> Task to complete: Output the material below in its entirety, exactly as given.

Scene-based spatial questions
------------------------------------------------

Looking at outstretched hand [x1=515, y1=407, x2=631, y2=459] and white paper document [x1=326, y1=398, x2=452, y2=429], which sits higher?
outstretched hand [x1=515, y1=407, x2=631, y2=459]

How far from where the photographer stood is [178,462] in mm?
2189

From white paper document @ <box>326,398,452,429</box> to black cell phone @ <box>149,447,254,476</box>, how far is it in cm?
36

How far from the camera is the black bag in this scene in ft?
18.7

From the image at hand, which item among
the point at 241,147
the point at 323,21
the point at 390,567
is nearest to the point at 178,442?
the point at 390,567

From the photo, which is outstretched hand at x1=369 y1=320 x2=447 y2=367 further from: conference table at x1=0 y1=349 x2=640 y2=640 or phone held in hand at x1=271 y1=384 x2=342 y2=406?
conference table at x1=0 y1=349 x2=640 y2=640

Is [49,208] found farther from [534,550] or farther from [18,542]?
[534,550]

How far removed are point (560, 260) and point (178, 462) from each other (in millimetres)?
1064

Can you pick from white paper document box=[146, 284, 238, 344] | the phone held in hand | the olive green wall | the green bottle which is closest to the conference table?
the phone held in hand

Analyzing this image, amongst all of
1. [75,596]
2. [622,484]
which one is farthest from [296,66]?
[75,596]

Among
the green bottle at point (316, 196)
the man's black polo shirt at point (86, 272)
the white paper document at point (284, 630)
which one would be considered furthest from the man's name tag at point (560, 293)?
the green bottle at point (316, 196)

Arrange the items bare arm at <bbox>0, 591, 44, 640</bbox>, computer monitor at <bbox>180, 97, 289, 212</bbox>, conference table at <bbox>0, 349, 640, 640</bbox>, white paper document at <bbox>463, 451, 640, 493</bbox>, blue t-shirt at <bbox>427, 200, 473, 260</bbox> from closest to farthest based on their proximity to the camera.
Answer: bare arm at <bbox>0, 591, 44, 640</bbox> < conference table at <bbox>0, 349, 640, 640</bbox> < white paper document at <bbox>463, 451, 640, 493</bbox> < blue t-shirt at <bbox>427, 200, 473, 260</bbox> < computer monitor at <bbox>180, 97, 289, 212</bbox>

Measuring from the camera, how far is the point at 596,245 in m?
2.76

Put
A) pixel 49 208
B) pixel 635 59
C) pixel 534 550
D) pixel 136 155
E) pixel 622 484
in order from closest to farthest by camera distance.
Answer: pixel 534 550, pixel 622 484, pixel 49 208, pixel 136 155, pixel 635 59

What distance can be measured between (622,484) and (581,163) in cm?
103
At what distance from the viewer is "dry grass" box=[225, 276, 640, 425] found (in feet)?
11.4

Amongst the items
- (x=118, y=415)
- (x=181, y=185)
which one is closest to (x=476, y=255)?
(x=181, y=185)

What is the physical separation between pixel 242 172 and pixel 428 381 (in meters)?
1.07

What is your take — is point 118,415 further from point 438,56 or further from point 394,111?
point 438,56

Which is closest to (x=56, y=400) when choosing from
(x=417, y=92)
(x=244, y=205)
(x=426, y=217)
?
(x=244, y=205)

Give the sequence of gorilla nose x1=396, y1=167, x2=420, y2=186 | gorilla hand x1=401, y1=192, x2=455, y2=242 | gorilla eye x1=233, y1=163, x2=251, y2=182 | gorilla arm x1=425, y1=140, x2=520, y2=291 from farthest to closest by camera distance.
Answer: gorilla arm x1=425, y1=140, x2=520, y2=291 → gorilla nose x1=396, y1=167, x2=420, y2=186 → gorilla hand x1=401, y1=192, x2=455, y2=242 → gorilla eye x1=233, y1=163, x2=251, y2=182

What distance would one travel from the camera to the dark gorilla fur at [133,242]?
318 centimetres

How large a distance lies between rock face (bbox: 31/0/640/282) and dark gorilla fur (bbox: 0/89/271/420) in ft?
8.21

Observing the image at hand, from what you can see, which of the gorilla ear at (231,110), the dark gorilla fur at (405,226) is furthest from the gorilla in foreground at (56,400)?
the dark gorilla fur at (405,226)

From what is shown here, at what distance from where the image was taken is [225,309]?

------------------------------------------------

> Result for this exercise:
Looking at outstretched hand [x1=515, y1=407, x2=631, y2=459] and white paper document [x1=326, y1=398, x2=452, y2=429], which sits higher?
outstretched hand [x1=515, y1=407, x2=631, y2=459]

How far from where the photographer stood is [178,462] in mm?
2189

From white paper document @ <box>326,398,452,429</box> to black cell phone @ <box>149,447,254,476</box>, how far is it in cm?
36

How far from the camera is the black bag in this scene in ft?
18.7

From the image at hand, which item among
the point at 241,147
the point at 323,21
the point at 390,567
is nearest to the point at 178,442?
the point at 390,567

From the photo, which is outstretched hand at x1=369 y1=320 x2=447 y2=367 further from: conference table at x1=0 y1=349 x2=640 y2=640 or phone held in hand at x1=271 y1=384 x2=342 y2=406?
conference table at x1=0 y1=349 x2=640 y2=640

Is [49,208] found farther from [534,550] or farther from [18,542]?
[534,550]

How far removed are point (560, 260) and point (178, 462) from each other (in millimetres)?
1064

Can you pick from white paper document box=[146, 284, 238, 344] | the phone held in hand | the olive green wall | the green bottle which is closest to the conference table?
the phone held in hand

Analyzing this image, amongst all of
1. [75,596]
2. [622,484]
which one is farthest from [296,66]?
[75,596]

Among
the green bottle at point (316, 196)
the man's black polo shirt at point (86, 272)
the white paper document at point (284, 630)
which one would be considered furthest from the man's name tag at point (560, 293)?
the green bottle at point (316, 196)

Arrange the items bare arm at <bbox>0, 591, 44, 640</bbox>, computer monitor at <bbox>180, 97, 289, 212</bbox>, conference table at <bbox>0, 349, 640, 640</bbox>, white paper document at <bbox>463, 451, 640, 493</bbox>, blue t-shirt at <bbox>427, 200, 473, 260</bbox> from closest to farthest based on their proximity to the camera.
Answer: bare arm at <bbox>0, 591, 44, 640</bbox> < conference table at <bbox>0, 349, 640, 640</bbox> < white paper document at <bbox>463, 451, 640, 493</bbox> < blue t-shirt at <bbox>427, 200, 473, 260</bbox> < computer monitor at <bbox>180, 97, 289, 212</bbox>

Measuring from the camera, how far is the point at 596,245 in m?
2.76

Put
A) pixel 49 208
B) pixel 635 59
C) pixel 534 550
D) pixel 136 155
E) pixel 622 484
in order from closest to farthest by camera distance.
Answer: pixel 534 550, pixel 622 484, pixel 49 208, pixel 136 155, pixel 635 59

What distance can be measured between (622,484) and (581,163) in cm?
103
At what distance from the viewer is "dry grass" box=[225, 276, 640, 425] found (in feet)?
11.4

Amongst the items
- (x=118, y=415)
- (x=181, y=185)
which one is closest to (x=476, y=255)?
(x=181, y=185)

What is the physical separation between pixel 242 172 and pixel 428 381 (in meters)?
1.07

What is your take — is point 118,415 further from point 438,56 or further from point 394,111?
point 438,56

Which is closest to (x=56, y=400) when choosing from
(x=417, y=92)
(x=244, y=205)
(x=426, y=217)
?
(x=244, y=205)

Give the sequence of gorilla nose x1=396, y1=167, x2=420, y2=186 | gorilla hand x1=401, y1=192, x2=455, y2=242 | gorilla eye x1=233, y1=163, x2=251, y2=182 | gorilla arm x1=425, y1=140, x2=520, y2=291 from farthest to closest by camera distance.
Answer: gorilla arm x1=425, y1=140, x2=520, y2=291 → gorilla nose x1=396, y1=167, x2=420, y2=186 → gorilla hand x1=401, y1=192, x2=455, y2=242 → gorilla eye x1=233, y1=163, x2=251, y2=182

What distance would one travel from the camera to the dark gorilla fur at [133,242]?
318 centimetres

How large a distance lies between rock face (bbox: 31/0/640/282) and dark gorilla fur (bbox: 0/89/271/420) in ft?
8.21

Observing the image at hand, from what you can see, which of the gorilla ear at (231,110), the dark gorilla fur at (405,226) is furthest from the gorilla in foreground at (56,400)?
the dark gorilla fur at (405,226)

From what is shown here, at what distance from where the image was taken is [225,309]?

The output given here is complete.